ARLINGTON, Va. — The 2021 Army Trials was a short burst of activity: just two weeks jam-packed with sports for some of the hardest-working athletes in the United States Army. But what often goes unseen is the extensive preparations and training that go into the event, which began the year before for Soldiers at the Fort Campbell Soldier Recovery Unit in Kentucky.
Virtual coaching started all the way back in April 2020, shortly after the coronavirus pandemic cancelled last year’s Army Trials, said Becky Richardson, a recreation therapist at the unit. She noted that training really started ramping up in October, a full five months before the event.
Soldiers at the SRU cycled when the weather allowed them, and moved the activities indoors when they encountered snow. Once the weather turned nice again, a group would head out for a ride in the rolling hills behind the base — socially distanced for safety, of course.

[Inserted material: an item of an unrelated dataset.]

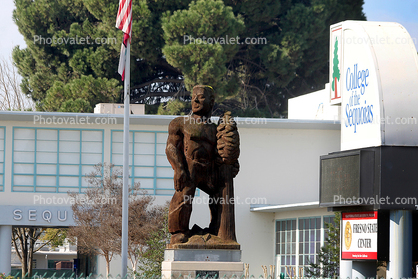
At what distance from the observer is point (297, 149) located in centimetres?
2823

The training was necessary to prepare Soldiers both mentally and physically for the Trials, which are a difficult first step to DoD Warrior Games later in the year.
The base gained access to an equipment and training room on base so they could work on cycling, air rifle/air pistol, and other Army Trials events.
"We had an equipment room that we were able to acquire in October," Richardson said. "We put the bikes and trainers in there to do indoor activities, and then we would train in different exercises, so even though the temperature wasn't good, the coaches would send training regimens and we would try to mimic that."
The SRU had to use an outside facility to host archery practice, but for the most part they were able to make all the conversions they needed to the equipment room so it could handle their training needs.
"It's kind of like our multi-purpose area," Richardson said.
While the facility is situated on the base, it doesn't belong to the SRU, and Richardson hopes they may get their own dedicated space at some point for future training.
It was good that the SRU was able to find something to accommodate the Soldiers, because the Trials have become a big driver for recovering individuals to keep pushing forward, she said.
"I feel that the games help give a lot of these service members a bigger purpose that they may not realize," she said.
The Trials help Soldiers with their mental recovery as well as their physical recovery, she said.
"You never know who's going through what and what's going to impact someone in a positive way," she said. "One of the hardest parts about COVID has been the lack of interaction and group gatherings, so I don't know as many of the Soldiers' stories. That's one beautiful thing about adaptive reconditioning: a lot of them will open up about their stories."
Ultimately, these experiences will carry over to their post-military careers, so Richardson wants to make sure those experiences are as positive as possible.